TASK ITEM - Only the text of the records, copied exactly, is wanted; no pictures.

SOURCE INFORMATION -
******************************

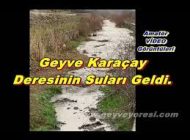 Geyve Karaçay Deresinin Suları Geldi. Amatör Kamera Video Görüntüleri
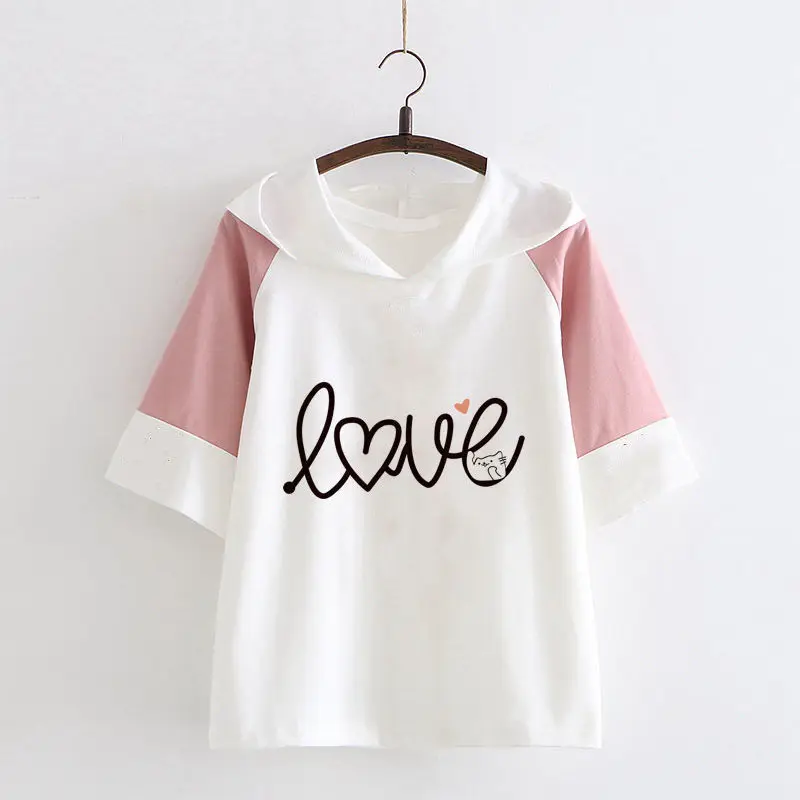 Short Sleeve T-shirts Women Cotton Junior High Girls Summer High School Birthday Department Mori Girl Korean Style Cute Top
Short Sleeve T-shirts Women Cotton Junior High Girls Summer High School Birthday Department Mori Girl Korean Style Cute Top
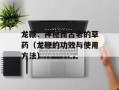 龙鞭：神秘而古老的草药（龙鞭的功效与使用方法）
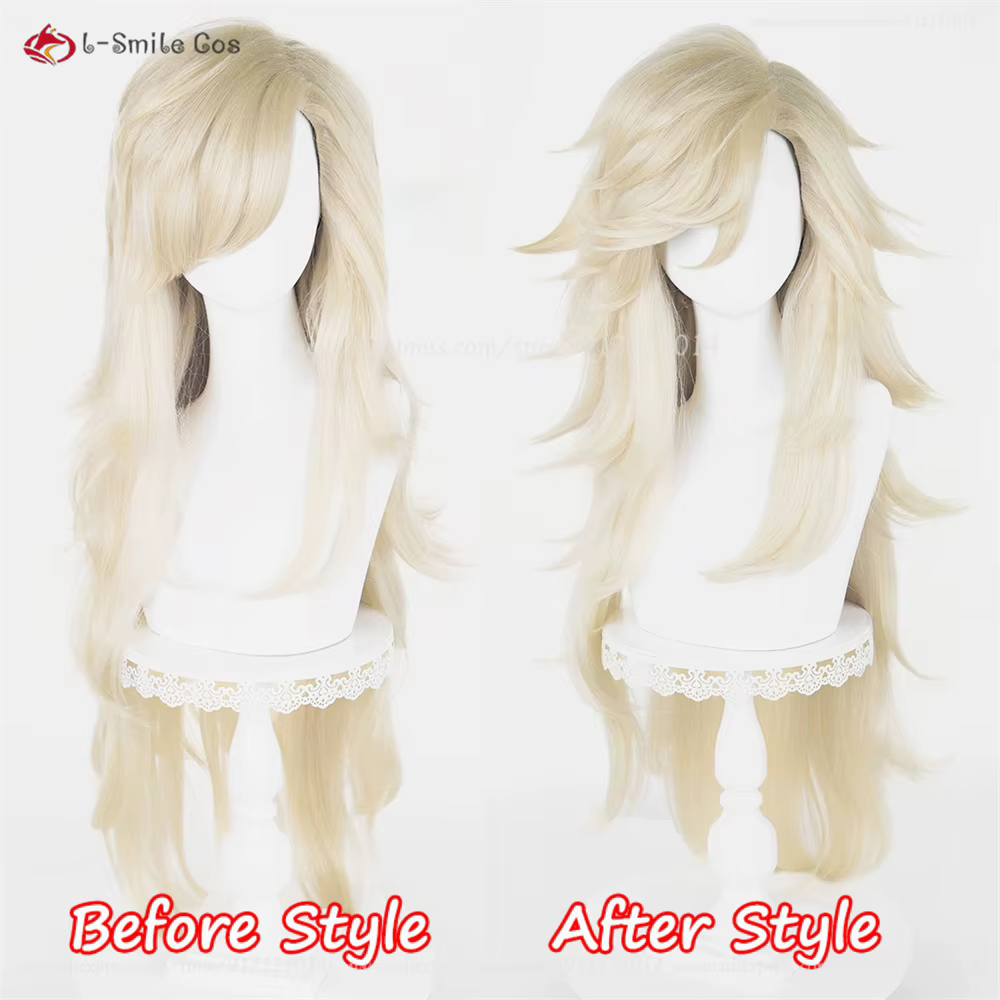 Douma Cosplay perruque 100 cm perruques dorées pour hommes femmes unisexe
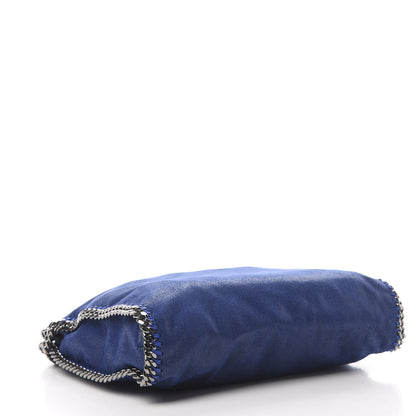 Stella McCartney Shaggy Deer Falabella Fold Over Tote Royal Blue 4 of 10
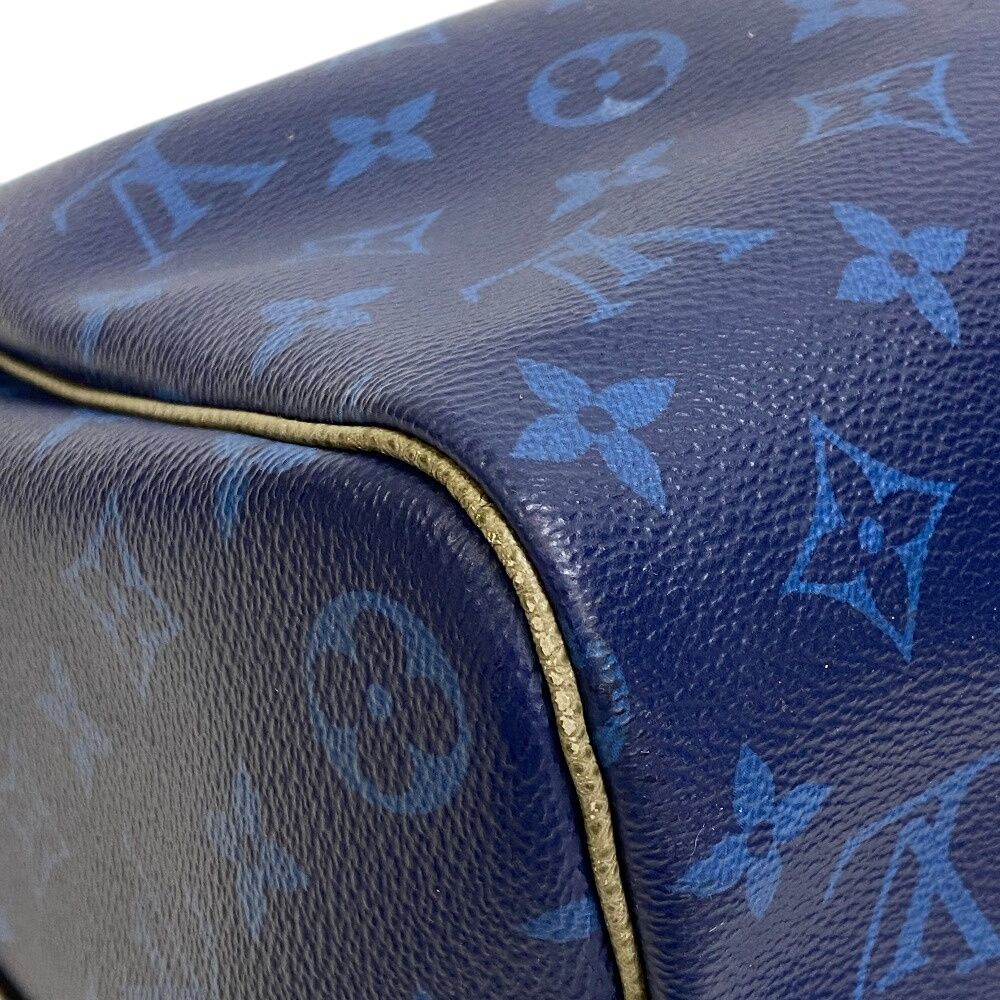 Louis Vuitton Keepall Bandouliere 45 Monogram Pacific Boston Bag Blue — view 5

******************************

TASK RESPONSE -
 Geyve Karaçay Deresinin Suları Geldi. Amatör Kamera Video Görüntüleri
 Short Sleeve T-shirts Women Cotton Junior High Girls Summer High School Birthday Department Mori Girl Korean Style Cute Top
Short Sleeve T-shirts Women Cotton Junior High Girls Summer High School Birthday Department Mori Girl Korean Style Cute Top
 龙鞭：神秘而古老的草药（龙鞭的功效与使用方法）
 Douma Cosplay perruque 100 cm perruques dorées pour hommes femmes unisexe
 Stella McCartney Shaggy Deer Falabella Fold Over Tote Royal Blue 4 of 10
 Louis Vuitton Keepall Bandouliere 45 Monogram Pacific Boston Bag Blue — view 5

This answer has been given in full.